Ambisonics Neural Speech Extraction with Directional Feature and Rotary Steering

Abstract

In scenes with noise and overlapping speakers, directionally extracting audio tracks corresponding to individual speakers is crucial for immersive and interactive spatial audio systems. Although neural networks have been successful in this task, existing steering approaches for adjusting the direction of neural speech extraction mainly target spatial audio directly collected by microphone arrays, while directional speech extraction with Ambisonics spatial audio is less well studied. Therefore, to encode the target directional information as input for the neural network, this paper proposes two Ambisonics directional features based on the spatial feature difference and beamforming principle: the relative harmonic difference and the directional signal enhancement ratio. Using the special property of Ambisonics' rotation transform, a rotary steering pre-processing is also proposed to align the target speaker's direction with a fixed reference by inversely rotating the sound field, thereby simplifying multi-directional extraction to fixed-directional extraction.
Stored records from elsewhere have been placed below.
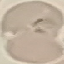
Summary:
  - Result: malaria parasites identified
  - Image type: cell patch, automatically extracted from a larger field of view and resized to 64 × 64 pixels
  - Preparation: thin blood film
  - Capture: smartphone through the microscope eyepiece
  - Stain: Giemsa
Comment on the morphology of the erythrocytes.
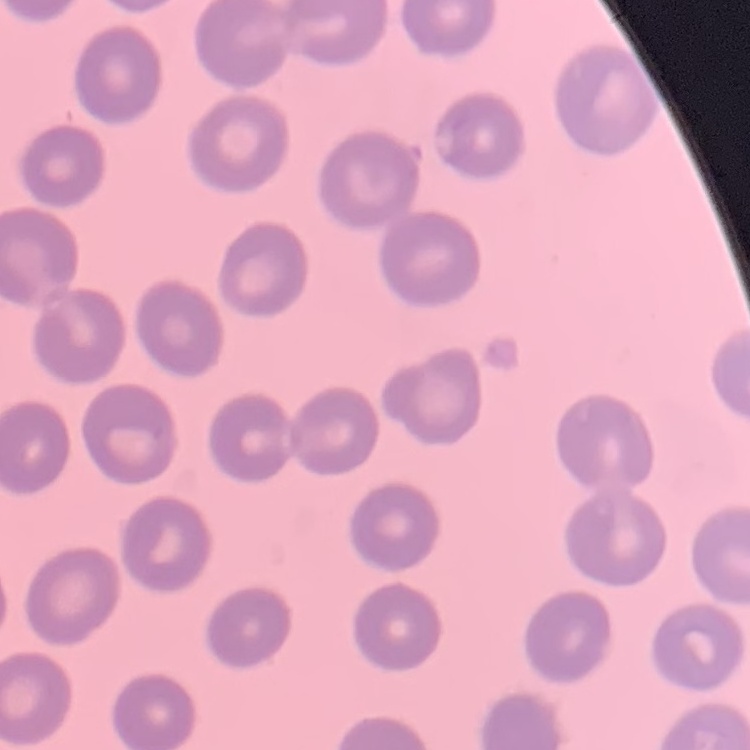

No rouleaux formation.

Summary:
  - Image type: square crop of a larger photomicrograph
  - Stain: Field's or Giemsa
  - Preparation: thin peripheral smear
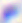

magnification = 400x
modality = photomicrograph
identification = Toxoplasma gondii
Assess this cell for malaria.
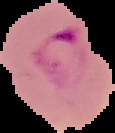

It is parasitized.

image type = segmented cell region with the area outside set to black
preparation = thin blood film
image size = 115×133 pixels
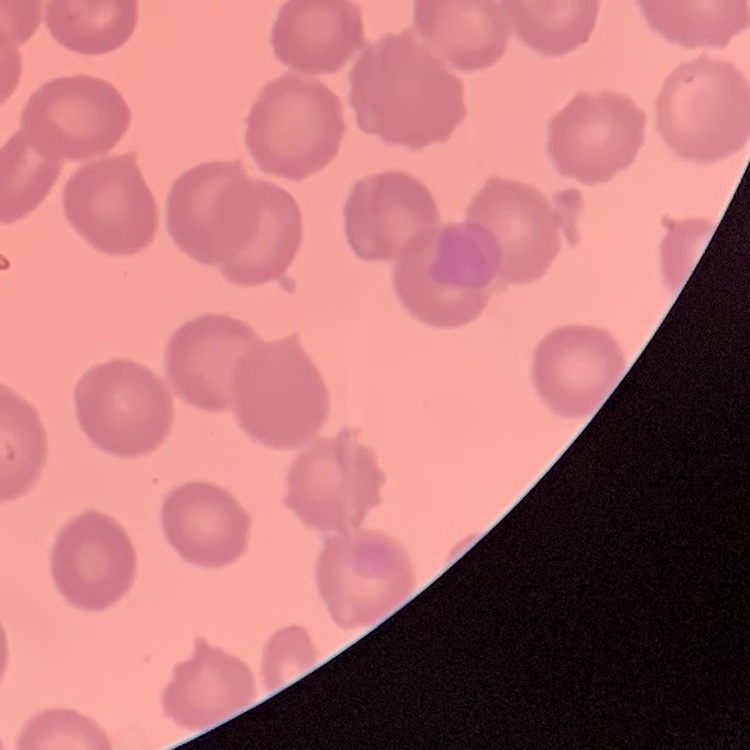

erythrocyte morphology = no rouleaux formation
image type = square crop of a larger photomicrograph
stain = Field's or Giemsa
preparation = thin peripheral smear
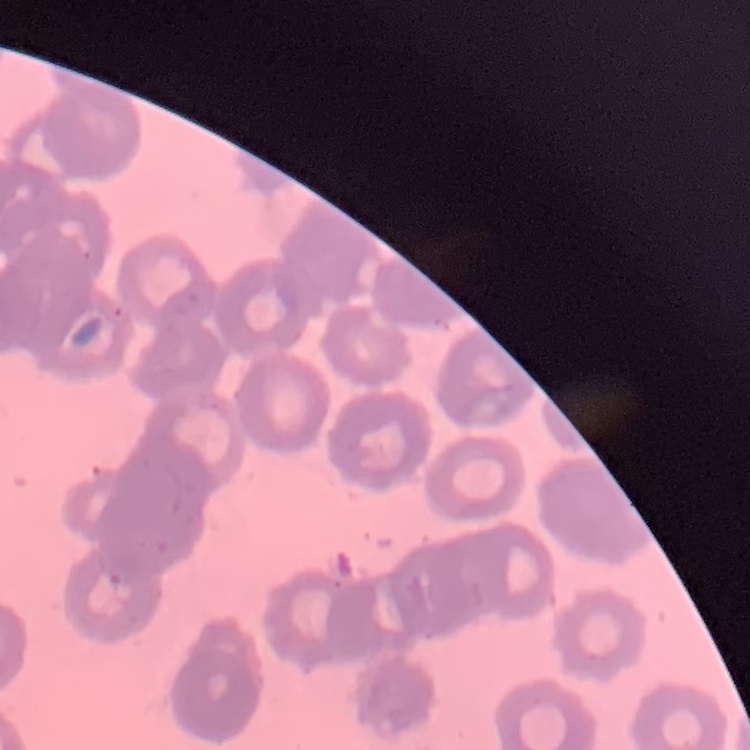

The erythrocytes show rouleaux formation. Thin blood film. One tile cut from a larger photomicrograph. Stained with either Field's or Giemsa.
Classify this cell by malaria status.
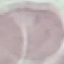

Uninfected.

preparation = thin blood film
image type = cell patch, automatically extracted from a larger field of view and resized to 64 × 64 pixels
capture = smartphone camera at the microscope eyepiece
stain = Giemsa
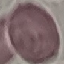 Result: no malaria parasites detected. Cell patch, automatically extracted from a larger field of view and resized to 64 × 64 pixels. Thin smear of blood. Acquired by smartphone through the microscope eyepiece. Giemsa-stained preparation.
Assess this cell for malaria.
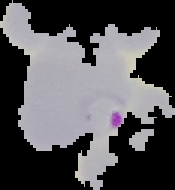
It is parasitized.

Cell region segmented out of the field of view; the surrounding area is masked to black. Image is 175×190 pixels. From a thin blood film.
Assess the morphology of the erythrocytes.
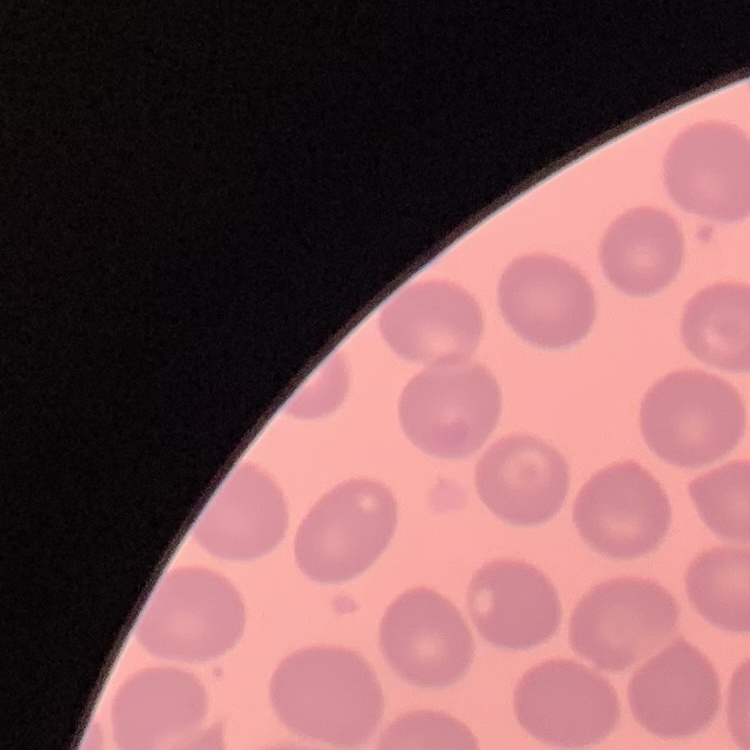
They show no rouleaux formation.

Stained with either Field's or Giemsa. One tile cut from a larger photomicrograph. Thin peripheral smear.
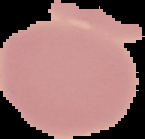

image size = 145×139 pixels
malaria status = uninfected
image type = segmented cell region with the area outside set to black
preparation = thin blood film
State which parasite is depicted.
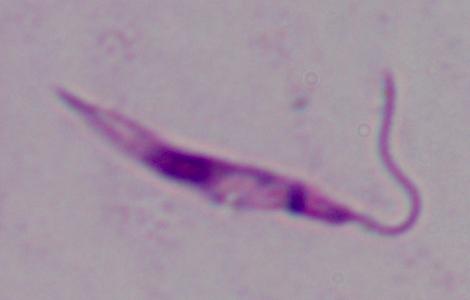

Finally, we integrate these proposed approaches with the existing temporal-spectral-spatial filtering neural networks to establish a generalized framework for steerable speech extraction and conduct experiments on a simulated Ambisonics dataset containing multiple speakers and noise sources. The experiments show that the proposed approaches outperform existing conditional steering and can be applied to various existing neural network architectures.